Lhoigor’s smile widened, his unnatural teeth showing bright in the cave’s dank gloom.
‘It is working,’ he whispered breathlessly. He turned to his brother, seeing his expression mirrored: two vultures grinning over a carcass. ‘Another. Our work will be done before dusk falls. Skjalandir wakens today.’
Another shard of heaven appeared in Kelmain’s clawed hands, and the sleeping god’s dreams grew darker still.
It was fated
to die. This, they realised only after their work was done.
Swollen, corrupted, the dragon thundered from its lair for the first time in an age, no longer the exalted creature it had once been. Its mind was in a clawed grip, squeezed until all that was left was the overriding impulse to defend itself against threats that didn’t exist.
It was a fallen god.
It met the night sky with the promise of annihilation. Its ability to breathe gouts of flame from its fanged maw had been fouled: now acid and bile drooled from between its teeth every time it opened its mouth to scream.
It heaved its bloated bulk into the skies on tattered wings, but it was too heavy to fly. Its form had been warped too much for the fallen god to achieve natural flight for very long. With every beat of its wings, it ravaged its own draconic musculature to stay aloft.
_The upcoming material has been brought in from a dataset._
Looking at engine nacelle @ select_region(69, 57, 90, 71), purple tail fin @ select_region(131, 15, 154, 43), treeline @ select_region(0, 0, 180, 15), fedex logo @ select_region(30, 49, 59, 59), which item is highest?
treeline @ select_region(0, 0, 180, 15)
Everything within a mile of the fallen god’s screams cowered. Birds broke their formations, scattering in the frantic need to flee. Nocturnal hunters howled and yelped, gnawing at their own bodies in confusion and fear. A community of humans and dwarfs eking out a grim existence in this relatively secure stretch of the Worlds Edge Mountains awoke to the roaring of a god soon to vent its wrath upon their homes.